3. I find it very funny that the Spanish have particular words for a snack at mid morning and an afternoon snack
4. I find the noise levels and the chatter volume at parties, the school dining room and restaurants surprisingly loud
5. I love it when my children are complimented and patted and generally adored by Spanish people, just because they are children
6. I still smile when I am welcomed at the fish shop or the dry cleaners with an ‘ Ola Guapa’ or ‘Hello beautiful’ from the old lady in the shop
7. I marvel at the beautiful weather every day (Yes, I know that was number one on this list, but I want to say it again)

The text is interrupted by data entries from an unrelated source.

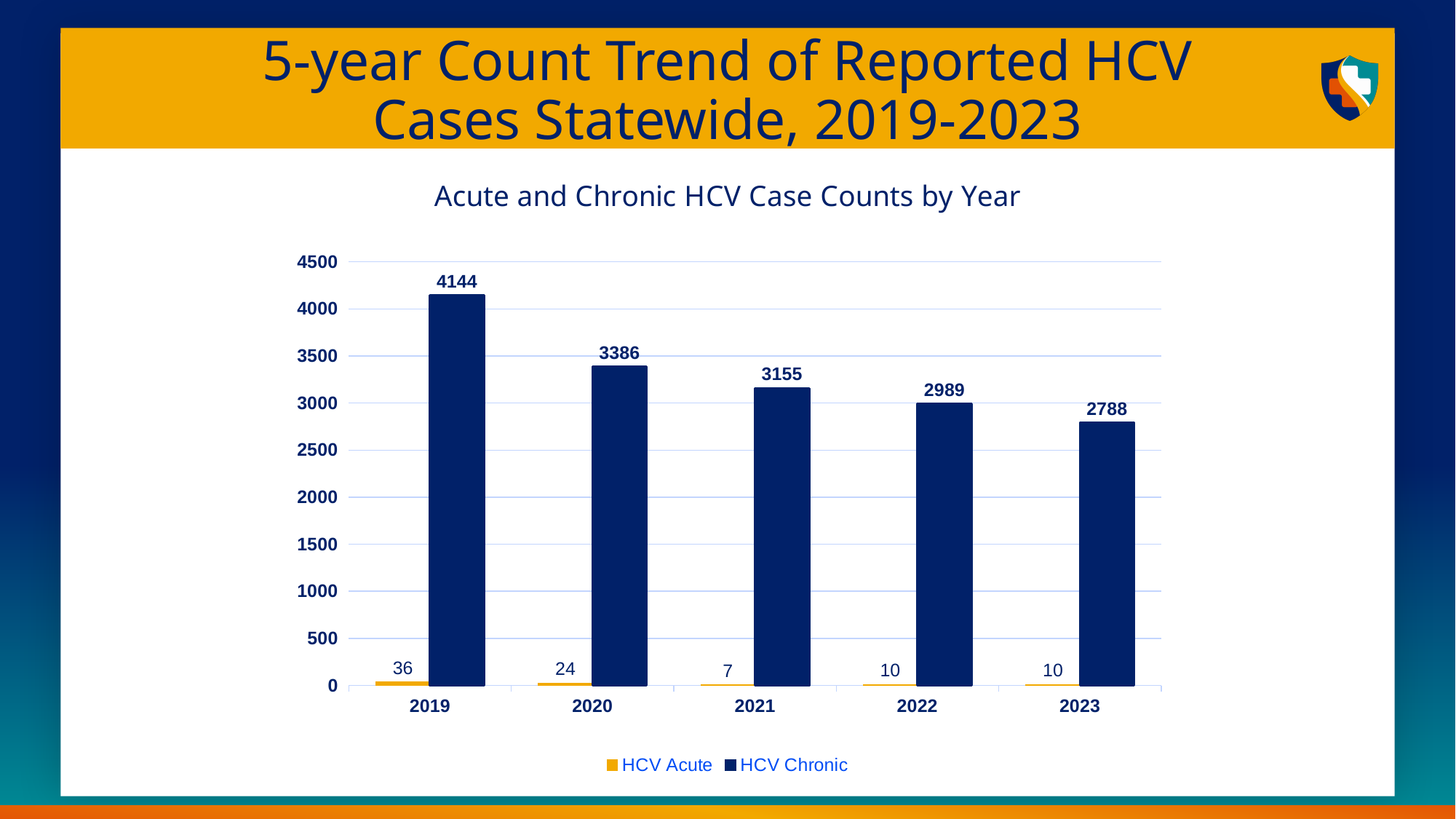
How many series does the legend list? 2 What kind of chart is shown? bar chart What is the difference between the HCV Chronic case counts for 2019 and 2023? 1356 How many years are shown on the x axis? 5 Which is larger, the HCV Acute count for 2019 or for 2020? 2019 What is the HCV Chronic case count for 2023? 2788 What is the HCV Chronic case count for 2019? 4144 Do the HCV Chronic case counts rise or fall from 2019 to 2023? fall Which year has the lowest HCV Acute case count? 2021 What is the HCV Acute case count for 2021? 7 Which year has the highest HCV Chronic case count? 2019 Is the HCV Chronic value for 2022 greater or less than 2500? greater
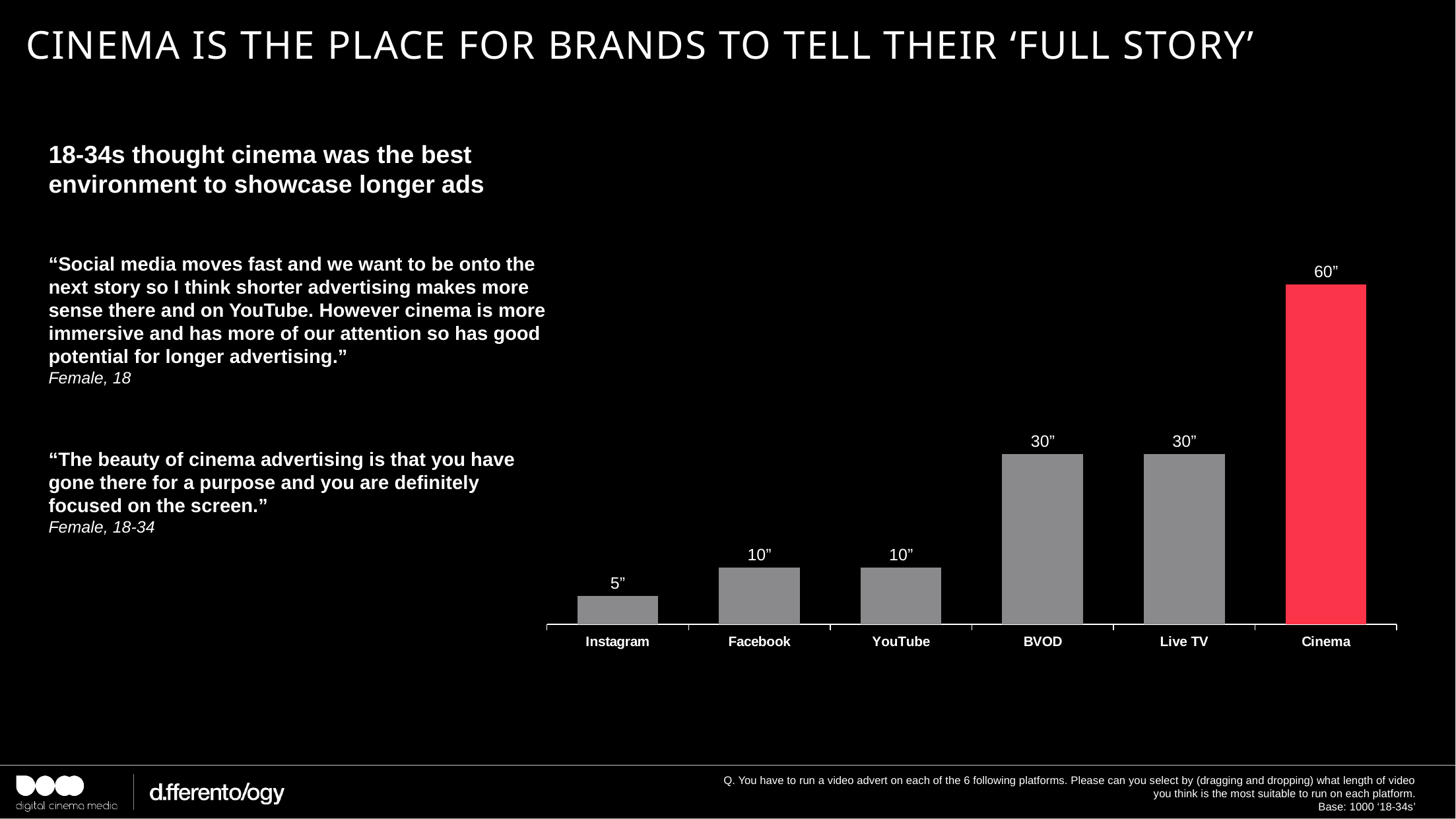
Which platform has the lowest value? Instagram What is the value shown for Instagram? 5” Which has a larger value, BVOD or Facebook? BVOD What is the value shown for Cinema? 60” Which bar on the chart is coloured red rather than grey? Cinema What is the value shown for BVOD? 30” How many platforms are shown on the chart? 6 What is the value shown for Facebook? 10” What is the difference between the values for Cinema and Live TV? 30” What is the difference between the values for YouTube and Instagram? 5” Which platform has the highest value? Cinema What kind of chart is shown on the slide? Bar chart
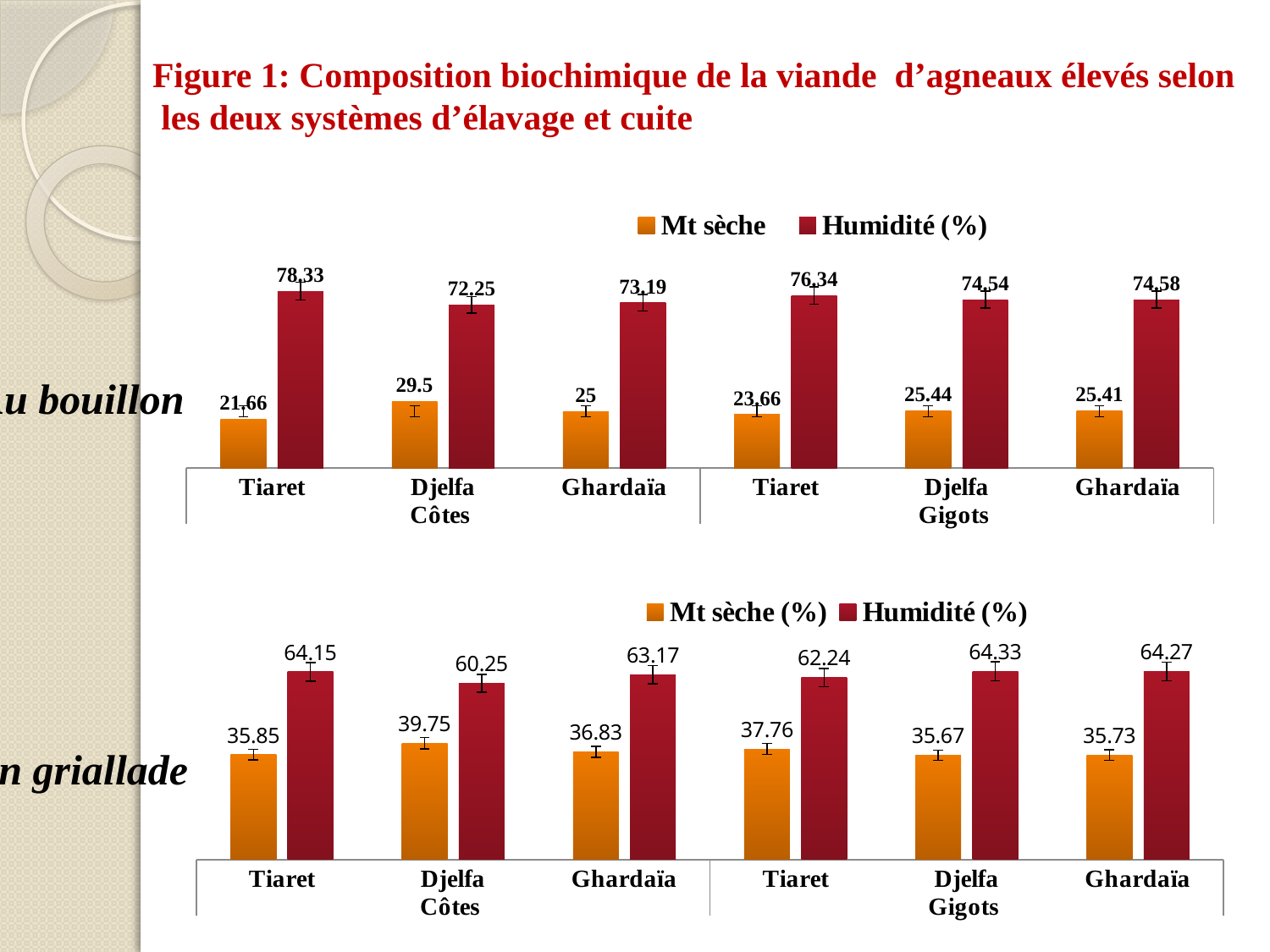
In the bottom chart, what is the Humidité (%) value for Ghardaïa in the Gigots group? 64.27 In the bottom chart, which category has the lowest Humidité (%) value? Djelfa (Côtes) How many series does the legend of the top chart list? 2 In the top chart, what is the Mt sèche value for Djelfa in the Gigots group? 25.44 In the top chart, which category has the lowest Mt sèche value? Tiaret (Côtes) In the bottom chart, what is the difference between the Humidité (%) values for Djelfa in the Gigots group and Djelfa in the Côtes group? 4.08 In the top chart, what is the difference between the Humidité (%) values for Tiaret and Djelfa in the Côtes group? 6.08 In the bottom chart, what is the Mt sèche (%) value for Djelfa in the Côtes group? 39.75 In the top chart, what is the Humidité (%) value for Tiaret in the Côtes group? 78.33 In the bottom chart, which is larger: the Mt sèche (%) value for Tiaret in the Côtes group or for Tiaret in the Gigots group? Tiaret (Gigots) In the top chart, which category has the highest Humidité (%) value? Tiaret (Côtes) What type of chart is the bottom chart? Bar chart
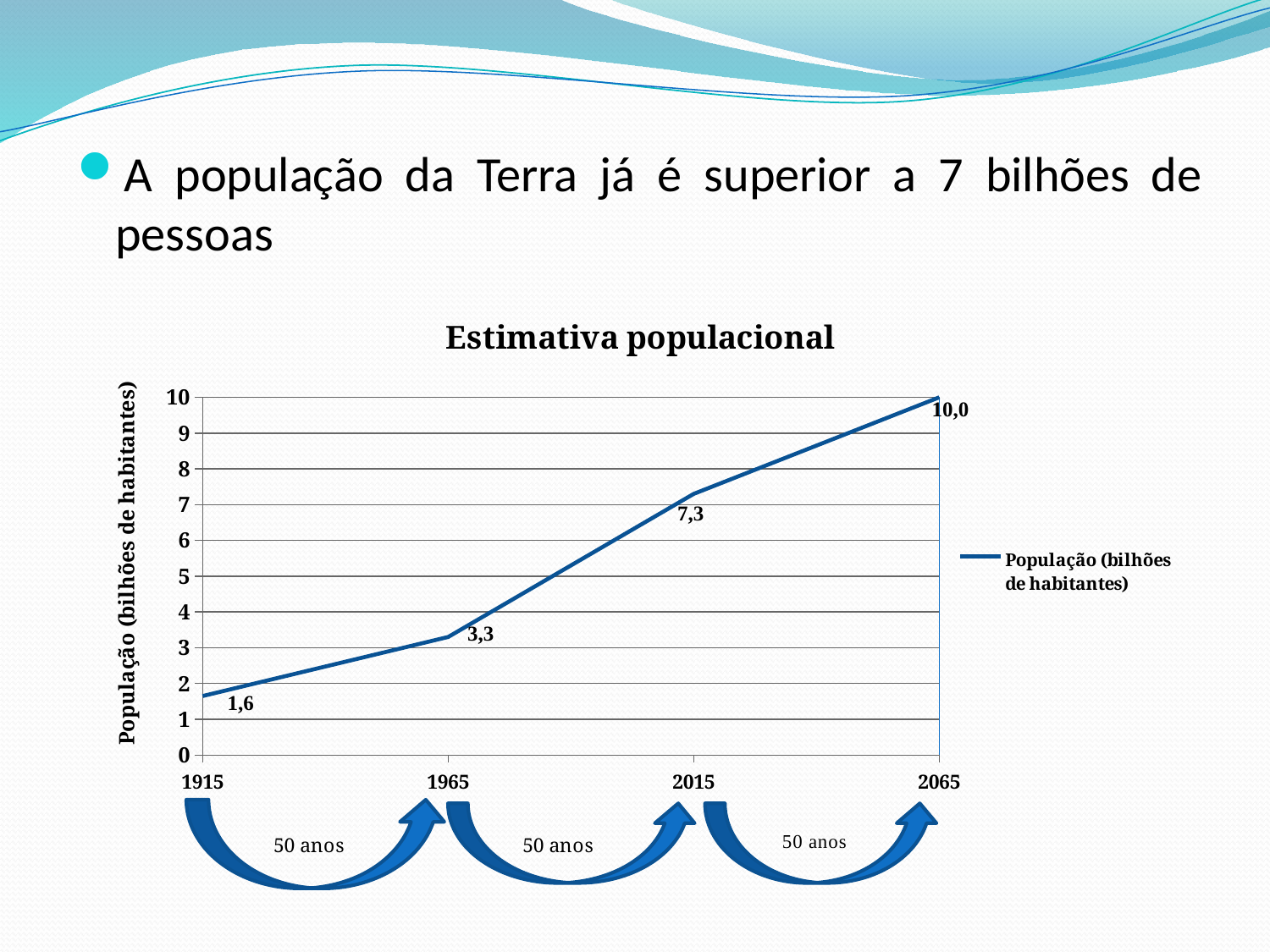
Which year has the highest population value? 2065 What is the population value shown for 1965? 3,3 What is the difference between the population values for 2015 and 1965? 4,0 What is the population value shown for 2015? 7,3 How many series does the legend list? 1 Which is larger, the population value for 1965 or for 2015? 2015 Do the values rise or fall from 1915 to 2065? rise What kind of chart is shown? line chart How many data points are plotted on the line? 4 Which year has the lowest population value? 1915 What is the population value shown for 1915? 1,6 What is the population value shown for 2065? 10,0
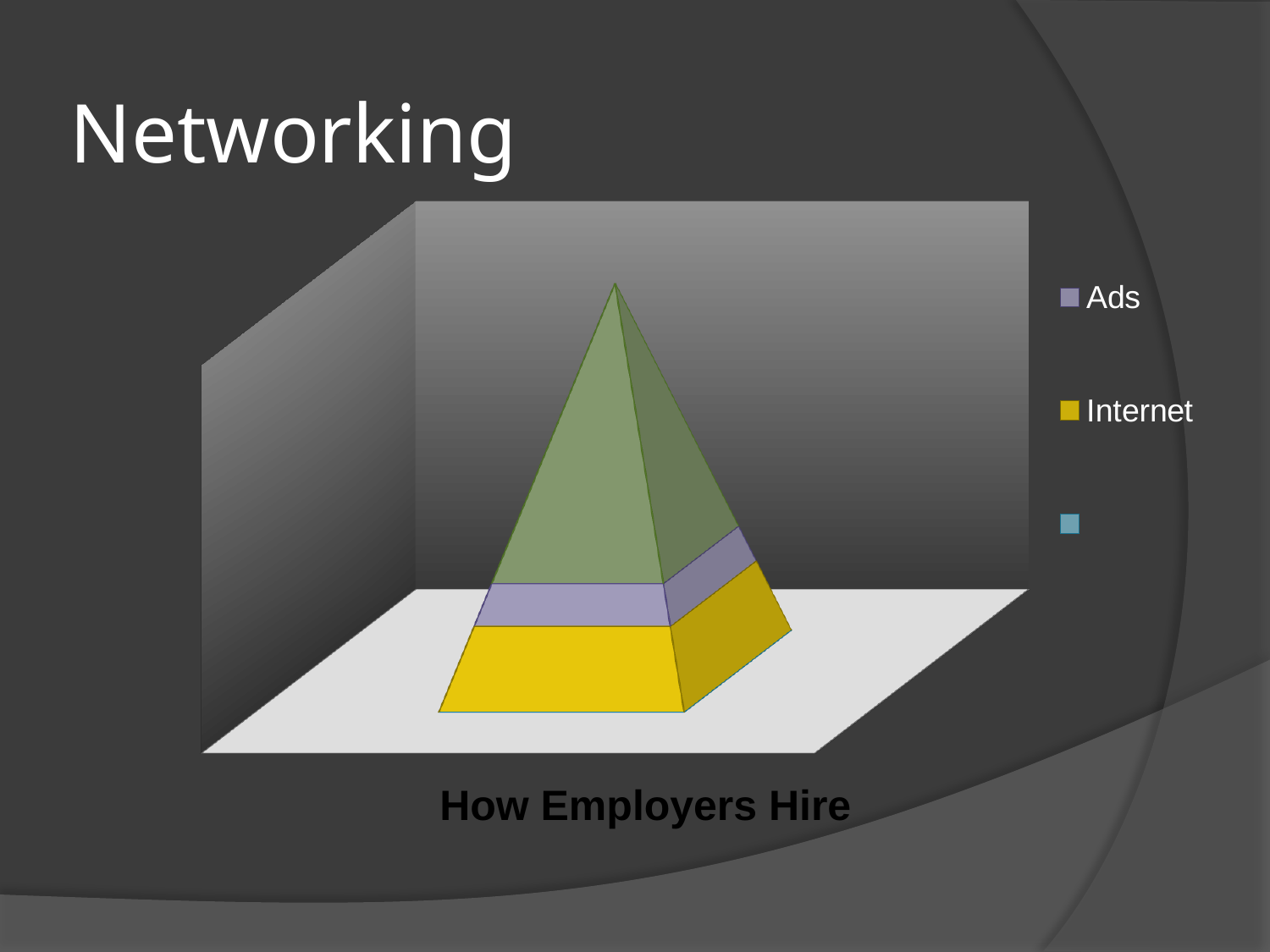
How many categories are plotted along the base of the chart? 1 What is the category label shown beneath the chart? How Employers Hire How many entries does the chart legend list? 3 Which of the two labelled series, Ads or Internet, has the smaller segment in the pyramid? Ads What kind of chart is shown on the slide? pyramid chart Which segment of the pyramid is larger, Ads or Internet? Internet Which legend entry is shown in yellow? Internet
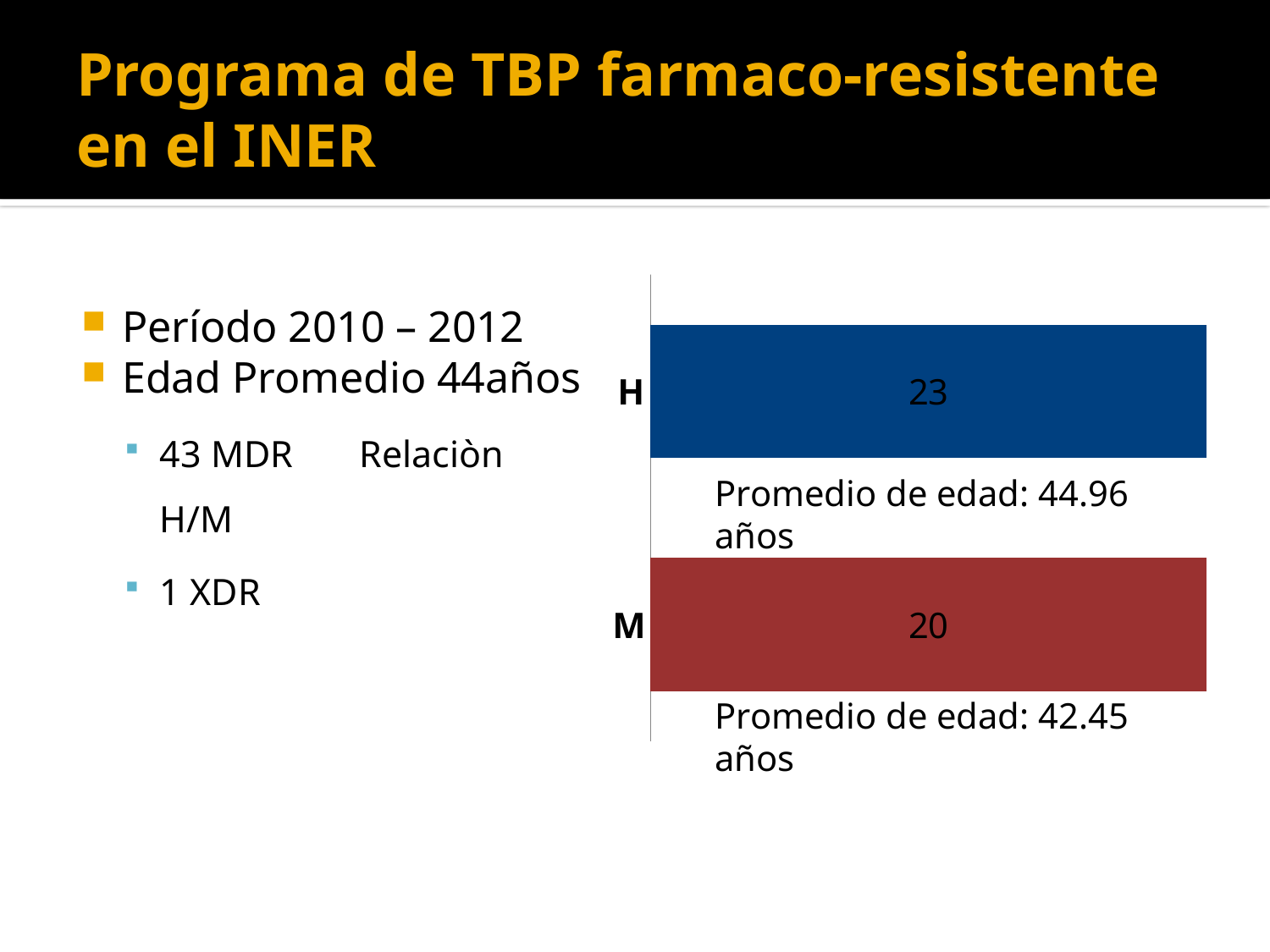
What kind of chart is shown on the slide? bar chart How many categories are shown in the bar chart? 2 What is the value for M in the bar chart? 20 What is the difference between the values for H and M in the bar chart? 3 Which category has the higher value in the bar chart, H or M? H Is the value for M larger or smaller than the value for H? smaller What is the total of the values for H and M in the bar chart? 43 What is the value for H in the bar chart? 23 What average age (promedio de edad) is printed below the H bar? 44.96 años What average age (promedio de edad) is printed below the M bar? 42.45 años Which category has the lowest value in the bar chart? M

  1. Sian, I can relate to quite a bit of what you write here. I also do the polite wave thing at zebra crossings and locals look at you a little funny here too! Luckily I don't have to worry about language, although sometimes we use different words and that can get a little amusing. Love reading about your life in Spain - fascinating. x

  2. Sounds wonderful! Nice friendly, kind people? Not so much here in China I'm afraid! I am on a personal mission to be nice and smiley to everyone, including the man who almost pushed me under a train yesterday as although the train was very full, he thought if he pushed hard enough, enough space would magically appear for him and me. The weather sounds idyllic, although I'm technically in the tropics, it's bloody freezing!